Count how many times each category appears in a list of labels. The naive loop seeds each new key with 0 the first time it is seen, then increments it on every visit. The replay shows counts growing one key at a time.

By hand

The Pythonic way

Counter(labels) does the same counting in one call, returning a Counter subclass of dict.

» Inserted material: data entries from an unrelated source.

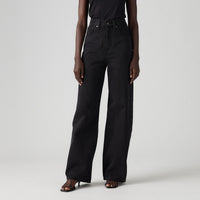 LEVI'S® WOMEN'S CINCH BAGGY JEANS - BLACK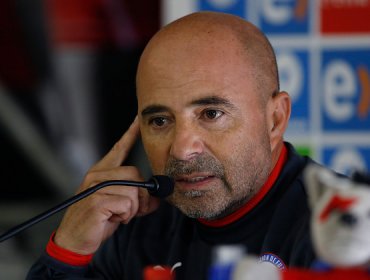 Las diferencias de Sampaoli en casos de Aránguiz y Vidal: Uno sí y otro no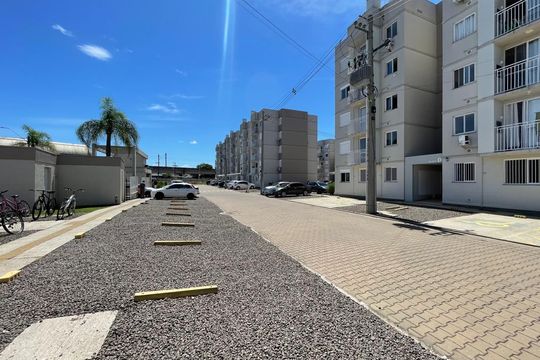 Apartamento à venda com 2 quartos, 48m² em Santo Afonso, Novo Hamburgo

Sorting the keys before printing ensures a deterministic RESULT regardless of insertion order.

naive.py
labels = ['a', 'b', 'a', 'c', 'b', 'a', 'b', 'a']
counts = {}
for x in labels:
    if x not in counts:
        counts[x] = 0
    counts[x] = counts[x] + 1
print('RESULT:', {k: counts[k] for k in sorted(counts)})
library.py
from collections import Counter
labels = ['a', 'b', 'a', 'c', 'b', 'a', 'b', 'a']
counts = Counter(labels)
print('RESULT:', {k: counts[k] for k in sorted(counts)})
RESULT: {'a': 4, 'b': 3, 'c': 1}

Implementation notes

  • counts grows in insertion order (a first, then b, then c); the printed RESULT uses a comprehension over sorted(counts) to give alphabetical order regardless.
  • Counter also supports counts.most_common() for frequency-sorted output, and arithmetic between counters.
  • The if x not in counts: counts[x] = 0 idiom is equivalent to counts.setdefault(x, 0) or counts.get(x, 0) + 1.